## Unit3.4.4Broadcasting elements of $A$ and loading elements of $B$ (tricky and maybe not that worthwhile)

So far, we have focused on choices for $m_R \times n_R$ where $m_R$ is a multiple of four. Before packing was added, this was because one loads into registers from contiguous memory and for this reason loading from $A \text{,}$ four elements at a time, while broadcasting elements from $B$ was natural because of how data was mapped to memory using column-major order. After packing was introduced, one could also contemplate loading from $B$ and broadcasting elements of $A \text{,}$ which then also makes kernels like $6 \times 8$ possible. The problem is that this would mean performing a vector instruction with elements that are in rows of $C \text{,}$ and hence when loading elements of $C$ one would need to perform a transpose operation, and also when storing the elements back to memory.

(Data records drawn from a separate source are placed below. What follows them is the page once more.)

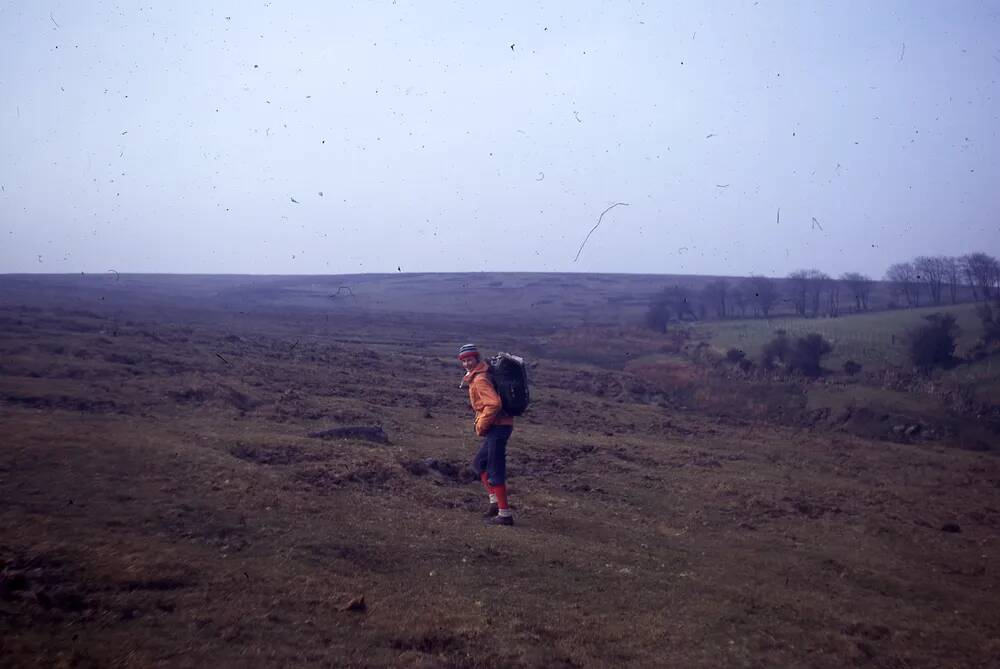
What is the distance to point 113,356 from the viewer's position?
2025cm

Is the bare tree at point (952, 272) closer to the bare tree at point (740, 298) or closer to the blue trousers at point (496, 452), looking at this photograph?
the bare tree at point (740, 298)

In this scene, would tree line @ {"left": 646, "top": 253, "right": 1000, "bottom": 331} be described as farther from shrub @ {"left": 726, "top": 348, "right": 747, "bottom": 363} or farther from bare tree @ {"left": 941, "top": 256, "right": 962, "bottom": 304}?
shrub @ {"left": 726, "top": 348, "right": 747, "bottom": 363}

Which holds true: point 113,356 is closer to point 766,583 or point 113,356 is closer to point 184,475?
point 184,475

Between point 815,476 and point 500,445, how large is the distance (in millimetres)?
7799

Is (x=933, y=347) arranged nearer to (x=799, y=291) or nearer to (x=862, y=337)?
(x=862, y=337)

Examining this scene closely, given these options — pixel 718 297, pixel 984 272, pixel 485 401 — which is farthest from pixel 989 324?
pixel 718 297

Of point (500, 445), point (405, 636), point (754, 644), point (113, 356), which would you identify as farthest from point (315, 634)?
point (113, 356)

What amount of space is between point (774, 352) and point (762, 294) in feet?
94.6

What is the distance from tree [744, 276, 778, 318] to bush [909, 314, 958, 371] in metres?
28.5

There are reasons why a $6 \times 8$ kernel edges out even a $8 \times 6$ kernel. On the surface, it may seem like this would require a careful reengineering of the five loops as well as the micro-kernel. However, there are tricks that can be played to make it much simpler than it seems.

Intuitively, if you store matrices by columns, leave the data as it is so stored, but then work with the data as if it is stored by rows, this is like computing with the transposes of the matrices. Now, mathematically, if

\begin{equation*} C := A B + C \end{equation*}

then

\begin{equation*} C^T := ( A B + C )^T = ( A B )^T + C^T = B^T A^T + C^T. \end{equation*}

If you think about it: transposing a matrix is equivalent to viewing the matrix, when stored in column-major order, as being stored in row-major order.

Consider the simplest implementation for computing $C := A B + C$ from Week 1:

#define alpha( i,j ) A[ (j)*ldA + i ]
#define beta( i,j )  B[ (j)*ldB + i ]
#define gamma( i,j ) C[ (j)*ldC + i ]

void MyGemm( int m, int n, int k, double *A, int ldA,
double *B, int ldB, double *C, int ldC )
{
for ( int i=0; i<m; i++ )
for ( int j=0; j<n; j++ )
for ( int p=0; p<k; p++ )
gamma( i,j ) += alpha( i,p ) * beta( p,j );
}


From this, a code that instead computes $C^T := B^T A^T + C^T \text{,}$ with matrices still stored in column-major order, is given by

#define alpha( i,j ) A[ (j)*ldA + i ]
#define beta( i,j )  B[ (j)*ldB + i ]
#define gamma( i,j ) C[ (j)*ldC + i ]

void MyGemm( int m, int n, int k, double *A, int ldA,
double *B, int ldB, double *C, int ldC )
{
for ( int i=0; i<m; i++ )
for ( int j=0; j<n; j++ )
for ( int p=0; p<k; p++ )
gamma( j,i ) += alpha( p,i ) * beta( j,p );
}


Notice how the roles of m and n are swapped and how working with the transpose replaces i,j with j,i, etc. However, we could have been clever: Instead of replacing i,j with j,i, etc., we could have instead swapped the order of these in the macro definitions: #define alpha( i,j ) becomes #define alpha( j,i ):

#define alpha( j,i ) A[ (j)*ldA + i ]
#define beta( j,i )  B[ (j)*ldB + i ]
#define gamma( j,i ) C[ (j)*ldC + i ]

void MyGemm( int m, int n, int k, double *A, int ldA,
double *B, int ldB, double *C, int ldC )
{
for ( int i=0; i<m; i++ )
for ( int j=0; j<n; j++ )
for ( int p=0; p<k; p++ )
gamma( i,j ) += alpha( i,p ) * beta( p,j );
}


Next, we can get right back to our original triple-nested loop by swapping the roles of A and B:

#define alpha( j,i ) A[ (j)*ldA + i ]
#define beta( j,i )  B[ (j)*ldB + i ]
#define gamma( j,i ) C[ (j)*ldC + i ]

void MyGemm( int m, int n, int k, double *B, int ldB,
double *A, int ldA, double *C, int ldC )
{
for ( int i=0; i<m; i++ )
for ( int j=0; j<n; j++ )
for ( int p=0; p<k; p++ )
gamma( i,j ) += alpha( i,p ) * beta( p,j );
}


The point is: Computing $C := A B + C$ with these matrices stored by columns is the same as computing $C := B A + C$ viewing the data as if stored by rows, making appropriate adjustments for the sizes of the matrix. With this insight, any matrix-matrix multiplication implementation we have encountered can be transformed into one that views the data as if stored by rows by redefining the macros that translate indexing into the arrays into how the matrices are stored, a swapping of the roles of $A$ and $B \text{,}$ and an adjustment to the sizes of the matrix.

Because we implement the packing with the macros, they actually can be used as is. What is left is to modify the inner kernel to use $m_R \times n_R = 6 \times 8 \text{.}$